A century ago, someone with an interest in psychology might have turned to the work of Freud for an overarching vision of how the mind works. To the extent there is a psychological theory even remotely as significant today, it is the “predictive processing” hypothesis. The brain is a prediction machine and our perceptual experiences consist of our prior experiences as well as new data. Daniel Yon’s A Trick of the Mind is just the latest popularisation of these ideas, but he makes an excellent guide, both as a scientist working at the leading edge of this field and as a writer of great clarity. Your brain is a “skull bound scientist”, he proposes, forming hypotheses about the world and collecting data to test them.

The fascinating, often ingenious research reviewed here is sorely in need of an audience beyond dusty scientific journals. In 2017 a Yale lab recruited voice-hearing psychics and people with psychosis to take part in an experiment alongside non-voice-hearing controls. Participants were trained to experience auditory hallucinations when they saw a simple visual pattern (an unnervingly easy thing for psychologists to do). The team was able to demonstrate that the voice-hearers in their sample relied more heavily on prior experience than the non-voice-hearers. In other words, we can all cultivate the ability to conjure illusory sound based on our expectations, but some people already have that propensity, and it can have a dramatic effect on their lives.

To illustrate how expectations seep into visual experience, Yon’s PhD student Helen Olawole Scott managed to manipulate people’s ratings of the clarity of moving images they had seen. The key detail is that when participants had been led to expect less clarity in their perception, that is exactly what they reported. But the clarity of the image on the screen wasn’t really any poorer.
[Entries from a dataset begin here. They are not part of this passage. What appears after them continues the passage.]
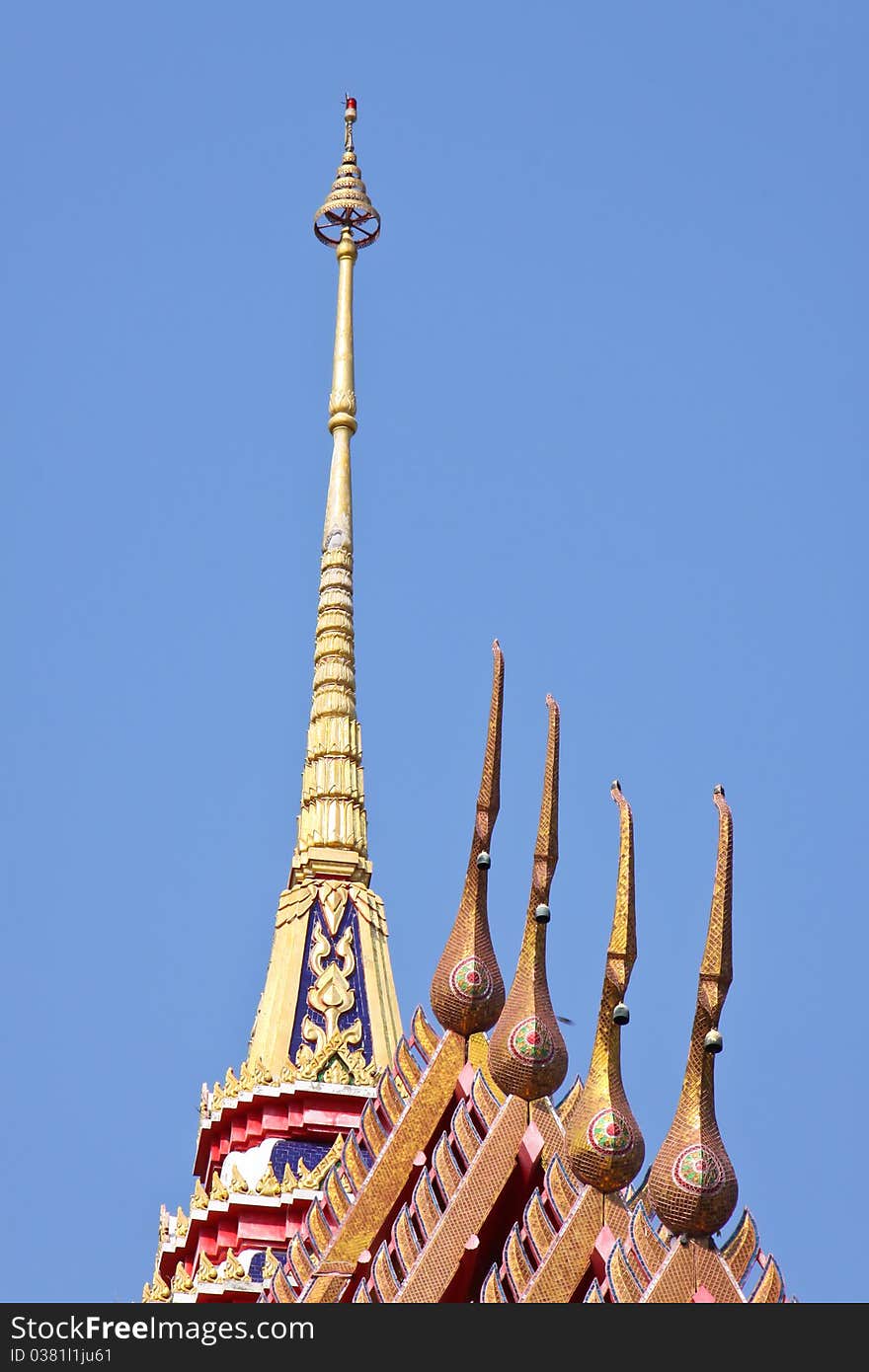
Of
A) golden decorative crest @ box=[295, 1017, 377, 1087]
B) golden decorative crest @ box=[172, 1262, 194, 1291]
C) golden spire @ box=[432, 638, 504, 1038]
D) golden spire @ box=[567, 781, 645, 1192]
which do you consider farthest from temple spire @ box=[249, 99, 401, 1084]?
golden spire @ box=[567, 781, 645, 1192]

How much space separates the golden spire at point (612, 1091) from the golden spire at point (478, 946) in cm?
258

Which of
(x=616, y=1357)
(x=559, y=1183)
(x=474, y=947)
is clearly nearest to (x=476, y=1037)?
(x=474, y=947)

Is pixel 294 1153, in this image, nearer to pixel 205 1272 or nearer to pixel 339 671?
pixel 205 1272

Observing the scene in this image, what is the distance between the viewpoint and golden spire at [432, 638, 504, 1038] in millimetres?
24922

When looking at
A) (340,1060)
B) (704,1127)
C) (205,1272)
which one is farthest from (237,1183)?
(704,1127)

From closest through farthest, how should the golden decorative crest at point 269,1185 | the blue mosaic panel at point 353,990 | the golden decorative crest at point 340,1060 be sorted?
the golden decorative crest at point 269,1185 < the golden decorative crest at point 340,1060 < the blue mosaic panel at point 353,990

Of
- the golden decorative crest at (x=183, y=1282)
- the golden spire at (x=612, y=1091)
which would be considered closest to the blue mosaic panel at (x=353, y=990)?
the golden decorative crest at (x=183, y=1282)

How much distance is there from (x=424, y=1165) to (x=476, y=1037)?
1261 mm

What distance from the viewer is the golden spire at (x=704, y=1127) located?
20.7m

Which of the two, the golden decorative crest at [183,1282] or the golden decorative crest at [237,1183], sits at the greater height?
the golden decorative crest at [237,1183]

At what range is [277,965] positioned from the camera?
34.9 meters

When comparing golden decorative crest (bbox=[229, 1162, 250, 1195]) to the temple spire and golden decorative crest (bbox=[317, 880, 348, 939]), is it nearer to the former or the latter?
the temple spire

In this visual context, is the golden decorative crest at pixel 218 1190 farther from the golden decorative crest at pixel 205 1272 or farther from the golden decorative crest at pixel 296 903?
the golden decorative crest at pixel 296 903

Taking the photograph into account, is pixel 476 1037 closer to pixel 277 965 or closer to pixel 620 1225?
pixel 620 1225
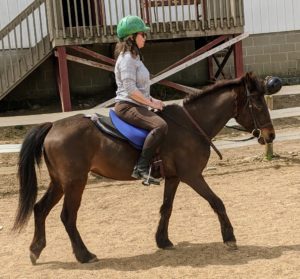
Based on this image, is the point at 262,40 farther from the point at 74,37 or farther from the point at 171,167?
the point at 171,167

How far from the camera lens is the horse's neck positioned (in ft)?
19.0

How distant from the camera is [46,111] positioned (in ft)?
44.0

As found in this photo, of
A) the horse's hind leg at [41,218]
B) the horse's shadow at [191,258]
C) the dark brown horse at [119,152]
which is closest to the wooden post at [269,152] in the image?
the dark brown horse at [119,152]

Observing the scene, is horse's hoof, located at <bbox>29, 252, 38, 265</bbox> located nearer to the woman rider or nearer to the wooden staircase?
the woman rider

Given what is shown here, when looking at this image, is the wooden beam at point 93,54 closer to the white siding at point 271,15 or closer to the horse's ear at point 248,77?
the white siding at point 271,15

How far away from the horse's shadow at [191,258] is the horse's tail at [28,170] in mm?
527

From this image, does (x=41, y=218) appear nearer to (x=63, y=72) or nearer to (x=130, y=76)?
(x=130, y=76)

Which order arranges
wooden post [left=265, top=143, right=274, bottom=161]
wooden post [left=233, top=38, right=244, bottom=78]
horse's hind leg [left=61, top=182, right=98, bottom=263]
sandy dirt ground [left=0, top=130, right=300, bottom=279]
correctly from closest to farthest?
sandy dirt ground [left=0, top=130, right=300, bottom=279] → horse's hind leg [left=61, top=182, right=98, bottom=263] → wooden post [left=265, top=143, right=274, bottom=161] → wooden post [left=233, top=38, right=244, bottom=78]

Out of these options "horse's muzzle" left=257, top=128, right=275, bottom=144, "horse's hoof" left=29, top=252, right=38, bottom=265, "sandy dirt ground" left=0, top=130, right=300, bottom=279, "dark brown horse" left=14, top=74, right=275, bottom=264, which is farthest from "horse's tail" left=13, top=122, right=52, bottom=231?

It’s sometimes a shame that Yon’s book doesn’t delve deeper. In Olawole Scott’s experiments, for example, does Yon believe that it was participants’ visual experience itself that became less clear, or just their judgments about the experience? Is there a meaningful difference? He also avoids engaging with some of the limitations of the predictive processing approach, including how it accounts for abstract thought. Challenges to a hypothesis are interesting, and help illuminate its details. In an otherwise theoretically sophisticated discussion this feels like an oversight.

One of the most enjoyable things popular science can do is surprise us with a new angle on how the world operates. Yon’s book does this often as he draws out the implications of the predictive brain. Our introspection is unreliable (“we see ourselves dimly, through a cloud of noise”); the boundary between belief and perception is vaguer than it seems (“your brain begins to perceive what it expects”); and conspiracy theories are probably an adaptive result of a mind more open to unusual explanations during periods of greater uncertainty. This is a complex area of psychology, with a huge amount of new work being published all the time. To fold it into such a lively read is an admirable feat.